During the rise and fall of an unprecedented bull market across 2021 and 2022, founders and investors had to navigate a wild ride of ups and downs. That volatility diminished in 2023. The startup ecosystem trundled along at a slow but steady pace, with activity near recent lows.
This new equilibrium involves fewer deals and fewer dollars. Total venture deal count on Carta was down 24% year over year in 2023, while cash raised by startups fell by 50%. But the fundraising that took place in 2023 proceeded at a steady pace. In each quarter, startups closed somewhere between 1,209 and 1,574 rounds and brought in between $12.8 billion and $20.3 billion in total capital.
Several facets of the fundraising scene shifted in 2023 in ways that will continue to impact founders and investors in 2024. Startups were forced to extend their runways longer than ever. Bridge rounds boomed in popularity. Series A valuations experienced a second-half surge. But the sort of seismic movements that shaped the venture landscape in recent years were fewer and farther between.

◆ RAW DATA

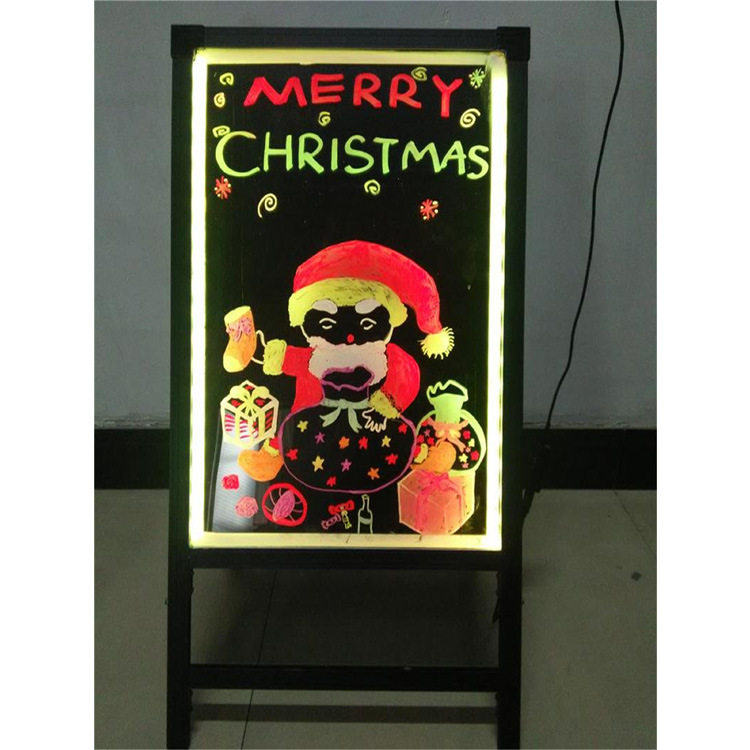 圣诞款Marry christmas LED 手写荧光板 LED灯条发光一体式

◆ YOUR ASSIGNMENT
For the passage on 2023 startup fundraising above, decide whether each statement agrees with it. Answer yes or no, and quote the passage's deciding words. (a) Startups raised half as much cash in 2023 as the year before. (b) Bridge rounds fell out of favor in 2023. (c) Total venture deal count on Carta rose in 2023.

◆ WRITTEN ANSWER
(a) Yes: "cash raised by startups fell by 50%"
(b) No: "Bridge rounds boomed in popularity."
(c) No: "Total venture deal count on Carta was down 24% year over year in 2023"